Wieso ist das so? (7)

Warum sagen die Politiker am Wahlabend immer wieder dasselbe?

Herr Spreng, was passiert an so einem Wahltag in den Zentralen der Parteien?

Die Politiker erfahren im Laufe des Nachmittags kontinuierlich, wie die Nachwahlbefragungen stehen. Sie können sich also auf das Ergebnis im Großen und Ganzen schon vorbereiten.

Und man trifft sich dann in offiziellen Gremiensitzungen?

Nein, meist im kleinen Kreis. Oder man steht per Handy untereinander in Kontakt, das ist unterschiedlich.

Sind da Berater, Wahlkampfmanager, Agenturleute mit dabei?

Die sind noch beteiligt, denn die haben den ganzen Wahlkampf mitgemacht und sind dann auch bei diesen Treffen kurz vor der Schließung der Wahllokale dabei.

Und dann ist das erste Thema: Was sagen wir jetzt gleich, wenn wir da rausgehen und uns vor die Kameras und Mikrofone stellen?

So ist es. Wenn sich der erste Schock gelegt hat, wird überlegt, Schadensbegrenzung zu betreiben. Ich spreche jetzt von Wahlniederlagen – Siege zu verkaufen ist ja kein Problem. Dann wird über eine Sprachregelung diskutiert: Was sagen wir jetzt? Wie können wir aus der Niederlage eine kleinere Niederlage oder sogar einen halben Sieg, wie man bei der Bayern-Wahl exemplarisch gesehen hat. Es entwickelt sich eine Diskussion, und in dieser Diskussion werden Argumente ausgetauscht – in diesem Fall eher Parolen. Da gab es verschiedene, die sich durch den ganzen Wahlabend gezogen haben.

-*-

## Gestellte Aufgabe 1
Woher wissen die Politiker laut dem Interview zum Wahlabend schon im Laufe des Nachmittags, wie die Wahl ausgeht?
## Gestellte Aufgabe 2
Welche Personengruppen nennt die Frage im Interview zum Wahlabend, ob sie bei den Treffen in den Parteizentralen mit dabei sind? Gib alle an.

## Gesammelte Daten

-*-

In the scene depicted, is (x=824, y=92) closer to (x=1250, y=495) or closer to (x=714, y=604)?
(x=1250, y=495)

-*-

## Vollständige Ausgabe 1
Sie erfahren kontinuierlich, wie die Nachwahlbefragungen stehen.

## Vollständige Ausgabe 2
Berater, Wahlkampfmanager und Agenturleute.